- Things to do:
#1 In the text about Thomas's painting career, how old was she when she had her solo show at the Whitney Museum?
#2 Please write out the passage from the text about Thomas's painting career, starting at "Thomas herself was" and ending at "of her. Why?".

- Text excerpt:
Thomas herself was a popular favorite in her late-blooming career. Howard gave her a retrospective in 1966. In 1972, at 80, she was the first African-America woman to have a solo at the Whitney Museum. Critics raved. There was a second retrospective in 1977, and Jimmy Carter invited her to the White House. People couldn’t get enough of her. Why?

Her art was accessible. Her abstraction was never really abstract: you could always see the nature in it: flowers, wind. Her paintings were modern but part of some older tradition too, as close to quilts as to Matisse. In a racially charged era, her art wasn’t political, or at least not overtly so. When asked if she thought of herself as a black artist, she said: “No, I do not. I’m a painter. I’m an American.”

Instead of talking anger, she talked color: “Through color I have sought to concentrate on beauty and happiness, rather than on man’s inhumanity to man.” American museums, under the gun after their neglect of black artists, breathed a sigh of thanks.

But when Thomas said color what was she really saying? She vividly remembered being barred from museums as a child because of her race. A lifetime later, she acknowledged that things were still hard. “It will take a long time for us to get equality,” she said in an interview. “But what do you expect when whites closed up all the schools and libraries on us for so long? They know that schooling would give us our salvation.”

In many ways she’s an ideal artist, and power of example, for the Obama White House: forward-looking without being radical; post-racial but also race-conscious; in love with new, in touch with old. A genuine rainbow type. She would have enjoyed being in Rothko’s company, and she would have understood where Mr. Ligon was coming from.

- Information shown:
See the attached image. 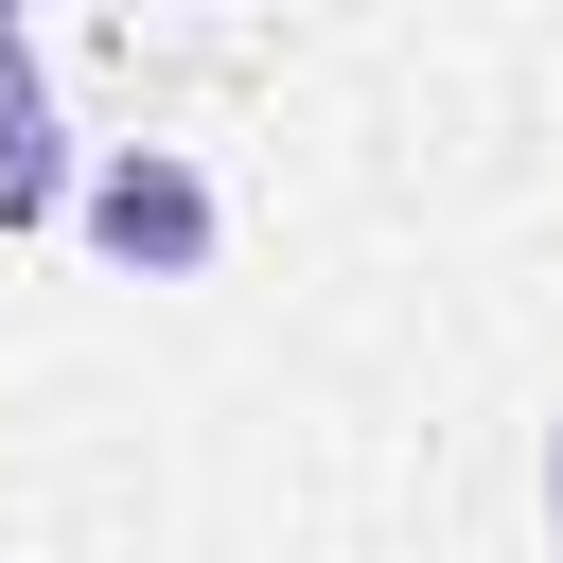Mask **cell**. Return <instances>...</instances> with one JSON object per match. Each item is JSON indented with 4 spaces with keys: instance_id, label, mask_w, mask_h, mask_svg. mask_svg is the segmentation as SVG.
Segmentation results:
<instances>
[{
    "instance_id": "1",
    "label": "cell",
    "mask_w": 563,
    "mask_h": 563,
    "mask_svg": "<svg viewBox=\"0 0 563 563\" xmlns=\"http://www.w3.org/2000/svg\"><path fill=\"white\" fill-rule=\"evenodd\" d=\"M70 229H88L123 282H211V246H229V194H211L176 141H106V158L70 176Z\"/></svg>"
},
{
    "instance_id": "2",
    "label": "cell",
    "mask_w": 563,
    "mask_h": 563,
    "mask_svg": "<svg viewBox=\"0 0 563 563\" xmlns=\"http://www.w3.org/2000/svg\"><path fill=\"white\" fill-rule=\"evenodd\" d=\"M70 211V141H53V70H35V18H0V229H53Z\"/></svg>"
},
{
    "instance_id": "3",
    "label": "cell",
    "mask_w": 563,
    "mask_h": 563,
    "mask_svg": "<svg viewBox=\"0 0 563 563\" xmlns=\"http://www.w3.org/2000/svg\"><path fill=\"white\" fill-rule=\"evenodd\" d=\"M545 510H563V457H545Z\"/></svg>"
},
{
    "instance_id": "4",
    "label": "cell",
    "mask_w": 563,
    "mask_h": 563,
    "mask_svg": "<svg viewBox=\"0 0 563 563\" xmlns=\"http://www.w3.org/2000/svg\"><path fill=\"white\" fill-rule=\"evenodd\" d=\"M0 18H18V0H0Z\"/></svg>"
}]
</instances>
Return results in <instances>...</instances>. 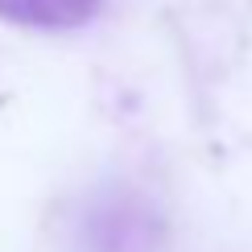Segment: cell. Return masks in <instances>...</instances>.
<instances>
[{"label":"cell","mask_w":252,"mask_h":252,"mask_svg":"<svg viewBox=\"0 0 252 252\" xmlns=\"http://www.w3.org/2000/svg\"><path fill=\"white\" fill-rule=\"evenodd\" d=\"M103 0H0V21L21 29H79Z\"/></svg>","instance_id":"cell-1"}]
</instances>
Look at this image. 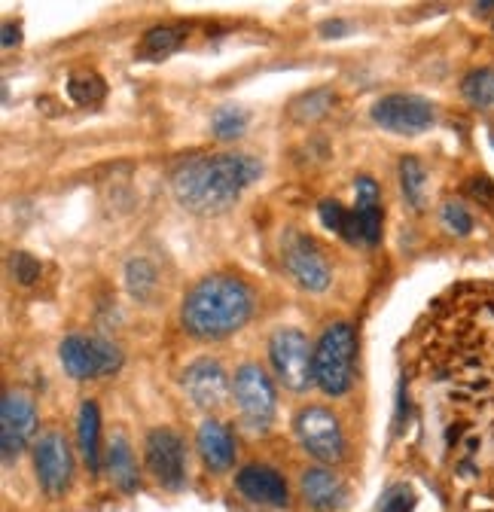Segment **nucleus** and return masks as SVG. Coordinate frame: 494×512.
<instances>
[{
	"mask_svg": "<svg viewBox=\"0 0 494 512\" xmlns=\"http://www.w3.org/2000/svg\"><path fill=\"white\" fill-rule=\"evenodd\" d=\"M10 269H13V278L22 287H31V284L40 281V260L31 253H13L10 256Z\"/></svg>",
	"mask_w": 494,
	"mask_h": 512,
	"instance_id": "nucleus-29",
	"label": "nucleus"
},
{
	"mask_svg": "<svg viewBox=\"0 0 494 512\" xmlns=\"http://www.w3.org/2000/svg\"><path fill=\"white\" fill-rule=\"evenodd\" d=\"M107 473L113 479V485L119 491L132 494L138 488V464H135V455H132V445L129 439L116 433L107 445Z\"/></svg>",
	"mask_w": 494,
	"mask_h": 512,
	"instance_id": "nucleus-18",
	"label": "nucleus"
},
{
	"mask_svg": "<svg viewBox=\"0 0 494 512\" xmlns=\"http://www.w3.org/2000/svg\"><path fill=\"white\" fill-rule=\"evenodd\" d=\"M400 186H403L406 202L415 211H421L424 208V189H427V171H424V165L415 156H406L400 162Z\"/></svg>",
	"mask_w": 494,
	"mask_h": 512,
	"instance_id": "nucleus-22",
	"label": "nucleus"
},
{
	"mask_svg": "<svg viewBox=\"0 0 494 512\" xmlns=\"http://www.w3.org/2000/svg\"><path fill=\"white\" fill-rule=\"evenodd\" d=\"M269 357L284 388L305 391L308 384H315V351L299 330H275L269 342Z\"/></svg>",
	"mask_w": 494,
	"mask_h": 512,
	"instance_id": "nucleus-6",
	"label": "nucleus"
},
{
	"mask_svg": "<svg viewBox=\"0 0 494 512\" xmlns=\"http://www.w3.org/2000/svg\"><path fill=\"white\" fill-rule=\"evenodd\" d=\"M373 119L382 128H388V132H394V135H421V132H427L430 125H434L437 113H434V104H430L427 98L397 92V95L382 98L373 107Z\"/></svg>",
	"mask_w": 494,
	"mask_h": 512,
	"instance_id": "nucleus-10",
	"label": "nucleus"
},
{
	"mask_svg": "<svg viewBox=\"0 0 494 512\" xmlns=\"http://www.w3.org/2000/svg\"><path fill=\"white\" fill-rule=\"evenodd\" d=\"M351 211L357 217L363 244H379V238H382V196H379V183L373 177L357 180V202Z\"/></svg>",
	"mask_w": 494,
	"mask_h": 512,
	"instance_id": "nucleus-16",
	"label": "nucleus"
},
{
	"mask_svg": "<svg viewBox=\"0 0 494 512\" xmlns=\"http://www.w3.org/2000/svg\"><path fill=\"white\" fill-rule=\"evenodd\" d=\"M58 357H61L65 372L77 381L104 378L122 366V351L113 342H107L101 336H80V333L61 342Z\"/></svg>",
	"mask_w": 494,
	"mask_h": 512,
	"instance_id": "nucleus-4",
	"label": "nucleus"
},
{
	"mask_svg": "<svg viewBox=\"0 0 494 512\" xmlns=\"http://www.w3.org/2000/svg\"><path fill=\"white\" fill-rule=\"evenodd\" d=\"M235 485L247 500L263 503V506H287L290 503V491H287L284 476L278 470L266 467V464L241 467L238 476H235Z\"/></svg>",
	"mask_w": 494,
	"mask_h": 512,
	"instance_id": "nucleus-14",
	"label": "nucleus"
},
{
	"mask_svg": "<svg viewBox=\"0 0 494 512\" xmlns=\"http://www.w3.org/2000/svg\"><path fill=\"white\" fill-rule=\"evenodd\" d=\"M196 445H199V455H202L208 470L226 473L232 467V461H235V442H232V433L220 421H205L199 427Z\"/></svg>",
	"mask_w": 494,
	"mask_h": 512,
	"instance_id": "nucleus-17",
	"label": "nucleus"
},
{
	"mask_svg": "<svg viewBox=\"0 0 494 512\" xmlns=\"http://www.w3.org/2000/svg\"><path fill=\"white\" fill-rule=\"evenodd\" d=\"M183 40H187V28L183 25H159L144 34L138 55L147 61H159V58H168L171 52H177L183 46Z\"/></svg>",
	"mask_w": 494,
	"mask_h": 512,
	"instance_id": "nucleus-20",
	"label": "nucleus"
},
{
	"mask_svg": "<svg viewBox=\"0 0 494 512\" xmlns=\"http://www.w3.org/2000/svg\"><path fill=\"white\" fill-rule=\"evenodd\" d=\"M318 214H321V223H324L330 232L342 235V238H345V241H351V244H363V238H360V226H357V217H354V211L342 208L339 202H321Z\"/></svg>",
	"mask_w": 494,
	"mask_h": 512,
	"instance_id": "nucleus-21",
	"label": "nucleus"
},
{
	"mask_svg": "<svg viewBox=\"0 0 494 512\" xmlns=\"http://www.w3.org/2000/svg\"><path fill=\"white\" fill-rule=\"evenodd\" d=\"M232 394H235V403H238V412H241L244 424L251 427L254 433H266L272 427V418H275V388H272L269 375L260 366L244 363L235 372Z\"/></svg>",
	"mask_w": 494,
	"mask_h": 512,
	"instance_id": "nucleus-5",
	"label": "nucleus"
},
{
	"mask_svg": "<svg viewBox=\"0 0 494 512\" xmlns=\"http://www.w3.org/2000/svg\"><path fill=\"white\" fill-rule=\"evenodd\" d=\"M284 266L293 275V281L312 293H321L330 287V263L324 250L305 235H287L284 238Z\"/></svg>",
	"mask_w": 494,
	"mask_h": 512,
	"instance_id": "nucleus-12",
	"label": "nucleus"
},
{
	"mask_svg": "<svg viewBox=\"0 0 494 512\" xmlns=\"http://www.w3.org/2000/svg\"><path fill=\"white\" fill-rule=\"evenodd\" d=\"M144 455H147V467L153 479L165 491H180L187 485V452H183V439L174 430L168 427L150 430L144 442Z\"/></svg>",
	"mask_w": 494,
	"mask_h": 512,
	"instance_id": "nucleus-9",
	"label": "nucleus"
},
{
	"mask_svg": "<svg viewBox=\"0 0 494 512\" xmlns=\"http://www.w3.org/2000/svg\"><path fill=\"white\" fill-rule=\"evenodd\" d=\"M37 430V409L31 403V397L7 391L4 403H0V452H4V461L19 458L28 442L34 439Z\"/></svg>",
	"mask_w": 494,
	"mask_h": 512,
	"instance_id": "nucleus-11",
	"label": "nucleus"
},
{
	"mask_svg": "<svg viewBox=\"0 0 494 512\" xmlns=\"http://www.w3.org/2000/svg\"><path fill=\"white\" fill-rule=\"evenodd\" d=\"M77 436H80V452H83L89 473H98L101 470V415H98L95 400H86L80 406Z\"/></svg>",
	"mask_w": 494,
	"mask_h": 512,
	"instance_id": "nucleus-19",
	"label": "nucleus"
},
{
	"mask_svg": "<svg viewBox=\"0 0 494 512\" xmlns=\"http://www.w3.org/2000/svg\"><path fill=\"white\" fill-rule=\"evenodd\" d=\"M412 509H415V491L409 485H391L376 506V512H412Z\"/></svg>",
	"mask_w": 494,
	"mask_h": 512,
	"instance_id": "nucleus-27",
	"label": "nucleus"
},
{
	"mask_svg": "<svg viewBox=\"0 0 494 512\" xmlns=\"http://www.w3.org/2000/svg\"><path fill=\"white\" fill-rule=\"evenodd\" d=\"M68 95H71L74 104H80V107H95V104L104 101L107 86H104V80H101L98 74L80 71V74H71V80H68Z\"/></svg>",
	"mask_w": 494,
	"mask_h": 512,
	"instance_id": "nucleus-23",
	"label": "nucleus"
},
{
	"mask_svg": "<svg viewBox=\"0 0 494 512\" xmlns=\"http://www.w3.org/2000/svg\"><path fill=\"white\" fill-rule=\"evenodd\" d=\"M296 436L305 445V452L321 464H339L345 458V436L339 418L327 409H302L296 415Z\"/></svg>",
	"mask_w": 494,
	"mask_h": 512,
	"instance_id": "nucleus-7",
	"label": "nucleus"
},
{
	"mask_svg": "<svg viewBox=\"0 0 494 512\" xmlns=\"http://www.w3.org/2000/svg\"><path fill=\"white\" fill-rule=\"evenodd\" d=\"M342 31H348V25H342V22H324L321 25V34H342Z\"/></svg>",
	"mask_w": 494,
	"mask_h": 512,
	"instance_id": "nucleus-33",
	"label": "nucleus"
},
{
	"mask_svg": "<svg viewBox=\"0 0 494 512\" xmlns=\"http://www.w3.org/2000/svg\"><path fill=\"white\" fill-rule=\"evenodd\" d=\"M443 223L452 232H458V235H470L473 232V217H470V211L461 202H446L443 205Z\"/></svg>",
	"mask_w": 494,
	"mask_h": 512,
	"instance_id": "nucleus-30",
	"label": "nucleus"
},
{
	"mask_svg": "<svg viewBox=\"0 0 494 512\" xmlns=\"http://www.w3.org/2000/svg\"><path fill=\"white\" fill-rule=\"evenodd\" d=\"M19 34H22V31H19V25L7 22V25H4V49H10V46H19V40H22Z\"/></svg>",
	"mask_w": 494,
	"mask_h": 512,
	"instance_id": "nucleus-32",
	"label": "nucleus"
},
{
	"mask_svg": "<svg viewBox=\"0 0 494 512\" xmlns=\"http://www.w3.org/2000/svg\"><path fill=\"white\" fill-rule=\"evenodd\" d=\"M34 470H37V482L49 497H65L74 479V455L68 439L49 430L37 439L34 445Z\"/></svg>",
	"mask_w": 494,
	"mask_h": 512,
	"instance_id": "nucleus-8",
	"label": "nucleus"
},
{
	"mask_svg": "<svg viewBox=\"0 0 494 512\" xmlns=\"http://www.w3.org/2000/svg\"><path fill=\"white\" fill-rule=\"evenodd\" d=\"M330 101H333V95L327 89L312 92V95H305V98H299L293 104V116L296 119H318V116H324L330 110Z\"/></svg>",
	"mask_w": 494,
	"mask_h": 512,
	"instance_id": "nucleus-28",
	"label": "nucleus"
},
{
	"mask_svg": "<svg viewBox=\"0 0 494 512\" xmlns=\"http://www.w3.org/2000/svg\"><path fill=\"white\" fill-rule=\"evenodd\" d=\"M263 174V165L254 156L241 153H217L183 162L174 177L171 189L174 199L193 214H223L229 211L241 192Z\"/></svg>",
	"mask_w": 494,
	"mask_h": 512,
	"instance_id": "nucleus-1",
	"label": "nucleus"
},
{
	"mask_svg": "<svg viewBox=\"0 0 494 512\" xmlns=\"http://www.w3.org/2000/svg\"><path fill=\"white\" fill-rule=\"evenodd\" d=\"M126 281H129L132 296H138V299H147L156 290V272L147 260H132L126 269Z\"/></svg>",
	"mask_w": 494,
	"mask_h": 512,
	"instance_id": "nucleus-26",
	"label": "nucleus"
},
{
	"mask_svg": "<svg viewBox=\"0 0 494 512\" xmlns=\"http://www.w3.org/2000/svg\"><path fill=\"white\" fill-rule=\"evenodd\" d=\"M354 351L357 339L351 324H333L324 330V336L315 345V384L324 394H348L354 381Z\"/></svg>",
	"mask_w": 494,
	"mask_h": 512,
	"instance_id": "nucleus-3",
	"label": "nucleus"
},
{
	"mask_svg": "<svg viewBox=\"0 0 494 512\" xmlns=\"http://www.w3.org/2000/svg\"><path fill=\"white\" fill-rule=\"evenodd\" d=\"M183 388L202 409H217L229 397V378L217 360H196L183 372Z\"/></svg>",
	"mask_w": 494,
	"mask_h": 512,
	"instance_id": "nucleus-13",
	"label": "nucleus"
},
{
	"mask_svg": "<svg viewBox=\"0 0 494 512\" xmlns=\"http://www.w3.org/2000/svg\"><path fill=\"white\" fill-rule=\"evenodd\" d=\"M299 488H302V497L308 500V506H315V509H321V512H339V509H345V503H348V488H345V482H342L333 470H327V467L305 470Z\"/></svg>",
	"mask_w": 494,
	"mask_h": 512,
	"instance_id": "nucleus-15",
	"label": "nucleus"
},
{
	"mask_svg": "<svg viewBox=\"0 0 494 512\" xmlns=\"http://www.w3.org/2000/svg\"><path fill=\"white\" fill-rule=\"evenodd\" d=\"M461 95L473 107H494V68H476L464 77Z\"/></svg>",
	"mask_w": 494,
	"mask_h": 512,
	"instance_id": "nucleus-24",
	"label": "nucleus"
},
{
	"mask_svg": "<svg viewBox=\"0 0 494 512\" xmlns=\"http://www.w3.org/2000/svg\"><path fill=\"white\" fill-rule=\"evenodd\" d=\"M254 308V296L241 281L229 275H211L199 281L180 308V324L193 339L217 342L232 336L247 324Z\"/></svg>",
	"mask_w": 494,
	"mask_h": 512,
	"instance_id": "nucleus-2",
	"label": "nucleus"
},
{
	"mask_svg": "<svg viewBox=\"0 0 494 512\" xmlns=\"http://www.w3.org/2000/svg\"><path fill=\"white\" fill-rule=\"evenodd\" d=\"M211 125H214V135L220 141H235L244 132V128H247V113L238 110V107H220L214 113Z\"/></svg>",
	"mask_w": 494,
	"mask_h": 512,
	"instance_id": "nucleus-25",
	"label": "nucleus"
},
{
	"mask_svg": "<svg viewBox=\"0 0 494 512\" xmlns=\"http://www.w3.org/2000/svg\"><path fill=\"white\" fill-rule=\"evenodd\" d=\"M491 144H494V138H491Z\"/></svg>",
	"mask_w": 494,
	"mask_h": 512,
	"instance_id": "nucleus-34",
	"label": "nucleus"
},
{
	"mask_svg": "<svg viewBox=\"0 0 494 512\" xmlns=\"http://www.w3.org/2000/svg\"><path fill=\"white\" fill-rule=\"evenodd\" d=\"M467 192H470V196H473L479 205H488V208H494V183H491L488 177H476V180H470Z\"/></svg>",
	"mask_w": 494,
	"mask_h": 512,
	"instance_id": "nucleus-31",
	"label": "nucleus"
}]
</instances>
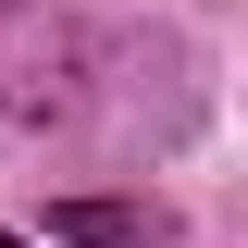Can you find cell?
<instances>
[{
	"label": "cell",
	"mask_w": 248,
	"mask_h": 248,
	"mask_svg": "<svg viewBox=\"0 0 248 248\" xmlns=\"http://www.w3.org/2000/svg\"><path fill=\"white\" fill-rule=\"evenodd\" d=\"M62 248H174V211L161 199H50Z\"/></svg>",
	"instance_id": "1"
},
{
	"label": "cell",
	"mask_w": 248,
	"mask_h": 248,
	"mask_svg": "<svg viewBox=\"0 0 248 248\" xmlns=\"http://www.w3.org/2000/svg\"><path fill=\"white\" fill-rule=\"evenodd\" d=\"M0 248H25V236H0Z\"/></svg>",
	"instance_id": "2"
}]
</instances>
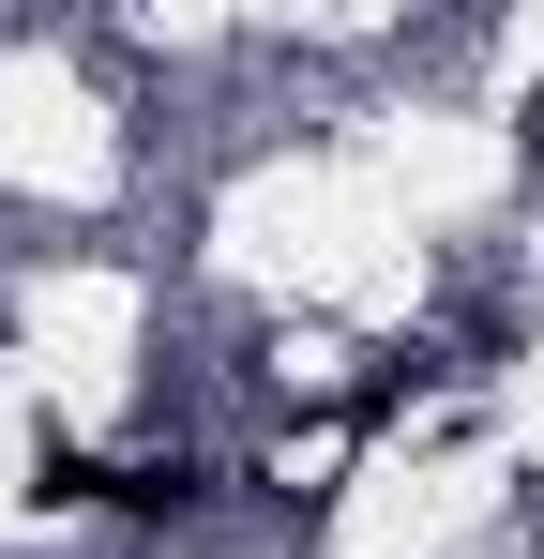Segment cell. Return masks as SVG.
<instances>
[{
  "mask_svg": "<svg viewBox=\"0 0 544 559\" xmlns=\"http://www.w3.org/2000/svg\"><path fill=\"white\" fill-rule=\"evenodd\" d=\"M106 499H121V514H197V499H212V468L152 454V468H106Z\"/></svg>",
  "mask_w": 544,
  "mask_h": 559,
  "instance_id": "cell-1",
  "label": "cell"
},
{
  "mask_svg": "<svg viewBox=\"0 0 544 559\" xmlns=\"http://www.w3.org/2000/svg\"><path fill=\"white\" fill-rule=\"evenodd\" d=\"M31 499H106V468H91L76 439H31Z\"/></svg>",
  "mask_w": 544,
  "mask_h": 559,
  "instance_id": "cell-2",
  "label": "cell"
}]
</instances>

- Problem solutions:
#1 She was 80.

#2
Thomas herself was a popular favorite in her late-blooming career. Howard gave her a retrospective in 1966. In 1972, at 80, she was the first African-America woman to have a solo at the Whitney Museum. Critics raved. There was a second retrospective in 1977, and Jimmy Carter invited her to the White House. People couldn’t get enough of her. Why?